Notwithstanding the foregoing (a) if such record date shall have been fixed and such dividend is not fully paid or if such distribution is not fully made on the date fixed therefor, the applicable Series Conversion Price shall be recomputed accordingly as of the close of business on such record date and thereafter the applicable Series Conversion Price shall be adjusted pursuant to this subsection as of the time of actual payment of such dividends or distributions; and (b) no such adjustment shall be made if the holders of applicable Series Preferred Stock simultaneously receive a dividend or other distribution of shares of Common Stock in a number equal to the number of shares of Common Stock as they would have received if all outstanding shares of such Series Preferred Stock had been converted into Common Stock on the date of such event.

LISTED RECORDS:
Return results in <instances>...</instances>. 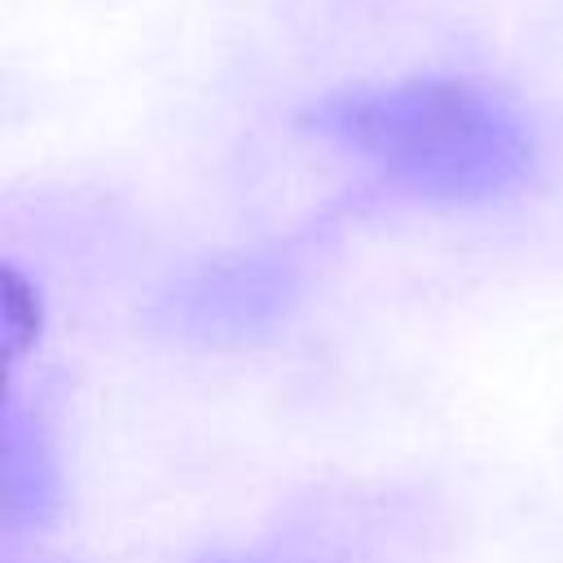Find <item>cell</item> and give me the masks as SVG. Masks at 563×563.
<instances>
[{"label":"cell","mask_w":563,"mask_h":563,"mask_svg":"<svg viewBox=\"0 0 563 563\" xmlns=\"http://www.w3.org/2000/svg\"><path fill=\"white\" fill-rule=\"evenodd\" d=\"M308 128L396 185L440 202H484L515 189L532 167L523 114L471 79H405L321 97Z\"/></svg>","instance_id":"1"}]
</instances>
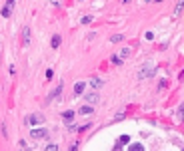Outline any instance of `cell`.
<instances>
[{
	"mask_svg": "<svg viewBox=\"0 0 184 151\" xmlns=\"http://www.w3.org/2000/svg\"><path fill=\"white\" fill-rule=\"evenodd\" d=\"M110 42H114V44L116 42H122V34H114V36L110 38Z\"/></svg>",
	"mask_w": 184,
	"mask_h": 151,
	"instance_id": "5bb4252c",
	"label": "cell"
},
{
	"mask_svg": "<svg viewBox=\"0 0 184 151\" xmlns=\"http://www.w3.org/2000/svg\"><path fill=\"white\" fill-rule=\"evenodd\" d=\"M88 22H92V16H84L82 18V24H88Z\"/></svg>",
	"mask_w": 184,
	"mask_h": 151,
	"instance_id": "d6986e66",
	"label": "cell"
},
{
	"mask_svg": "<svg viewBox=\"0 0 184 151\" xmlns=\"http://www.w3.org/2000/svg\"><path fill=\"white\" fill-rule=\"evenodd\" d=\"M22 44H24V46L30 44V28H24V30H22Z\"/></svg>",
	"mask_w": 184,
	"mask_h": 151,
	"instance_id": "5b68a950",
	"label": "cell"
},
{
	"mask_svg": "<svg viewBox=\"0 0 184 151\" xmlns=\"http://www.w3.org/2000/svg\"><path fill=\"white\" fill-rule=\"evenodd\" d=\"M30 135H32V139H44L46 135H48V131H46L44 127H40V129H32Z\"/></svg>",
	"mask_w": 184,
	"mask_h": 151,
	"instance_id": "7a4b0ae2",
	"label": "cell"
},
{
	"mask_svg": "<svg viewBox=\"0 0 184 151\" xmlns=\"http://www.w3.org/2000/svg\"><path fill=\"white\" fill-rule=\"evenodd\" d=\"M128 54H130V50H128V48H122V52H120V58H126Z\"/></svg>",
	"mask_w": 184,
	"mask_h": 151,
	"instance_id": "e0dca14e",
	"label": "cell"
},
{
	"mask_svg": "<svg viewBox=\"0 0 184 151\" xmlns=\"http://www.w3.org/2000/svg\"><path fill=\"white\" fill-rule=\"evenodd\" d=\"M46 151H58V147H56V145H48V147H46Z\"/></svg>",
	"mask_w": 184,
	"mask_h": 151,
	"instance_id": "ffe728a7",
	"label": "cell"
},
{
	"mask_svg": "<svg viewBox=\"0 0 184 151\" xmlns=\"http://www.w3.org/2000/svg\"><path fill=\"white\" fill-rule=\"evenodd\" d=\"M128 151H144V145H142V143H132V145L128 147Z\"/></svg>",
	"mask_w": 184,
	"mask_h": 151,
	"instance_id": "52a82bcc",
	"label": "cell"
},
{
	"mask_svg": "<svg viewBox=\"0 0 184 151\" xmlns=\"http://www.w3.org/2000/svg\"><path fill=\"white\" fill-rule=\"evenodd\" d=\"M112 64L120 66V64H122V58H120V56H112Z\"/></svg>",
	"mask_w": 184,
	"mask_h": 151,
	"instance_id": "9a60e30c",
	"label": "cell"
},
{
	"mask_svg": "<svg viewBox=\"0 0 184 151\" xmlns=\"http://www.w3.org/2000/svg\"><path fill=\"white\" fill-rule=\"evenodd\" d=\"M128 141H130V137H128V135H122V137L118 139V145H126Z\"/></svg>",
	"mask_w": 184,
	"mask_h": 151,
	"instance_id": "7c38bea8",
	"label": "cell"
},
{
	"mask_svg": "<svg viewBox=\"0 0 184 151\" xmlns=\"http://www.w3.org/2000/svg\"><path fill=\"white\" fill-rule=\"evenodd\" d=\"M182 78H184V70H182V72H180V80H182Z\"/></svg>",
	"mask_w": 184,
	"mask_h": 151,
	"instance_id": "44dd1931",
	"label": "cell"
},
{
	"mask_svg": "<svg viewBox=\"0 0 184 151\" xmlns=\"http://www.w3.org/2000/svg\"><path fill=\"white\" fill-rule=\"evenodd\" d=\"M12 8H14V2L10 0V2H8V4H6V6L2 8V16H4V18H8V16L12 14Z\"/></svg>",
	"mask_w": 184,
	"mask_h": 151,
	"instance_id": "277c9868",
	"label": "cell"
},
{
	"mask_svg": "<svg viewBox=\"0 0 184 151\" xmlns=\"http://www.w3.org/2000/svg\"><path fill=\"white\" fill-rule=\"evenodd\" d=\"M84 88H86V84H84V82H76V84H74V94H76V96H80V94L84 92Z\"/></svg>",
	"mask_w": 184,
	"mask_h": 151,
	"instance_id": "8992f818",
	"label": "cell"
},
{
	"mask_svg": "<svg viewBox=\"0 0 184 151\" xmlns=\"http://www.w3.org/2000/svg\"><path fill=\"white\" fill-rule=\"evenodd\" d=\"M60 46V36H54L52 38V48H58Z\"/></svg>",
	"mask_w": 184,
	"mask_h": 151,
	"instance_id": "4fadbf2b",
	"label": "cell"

GOAL:
Extend the passage on adjusting the Series Conversion Price, picking up after its final sentence. The records have no role in this work.

WRITTEN RESPONSE:
4.7 Adjustments for Other Dividends and Distributions. In the event the Corporation at any time or from time to time after the Original Issue Date shall make or issue, or fix a record date for the determination of holders of Common Stock entitled to receive, a dividend or other distribution payable in securities of the Corporation (other than a distribution of shares of Common Stock in respect of outstanding shares of Common Stock) or in other property and the provisions of Section 1 do not apply to such dividend or distribution, then and in each such event the holders of Series Preferred Stock shall receive, simultaneously with the distribution to the holders of Common Stock, a dividend or other distribution of such securities or other property in an amount equal to the amount of such securities or other property as they would have received if all outstanding shares of Series Preferred Stock had been converted into Common Stock on the date of such event.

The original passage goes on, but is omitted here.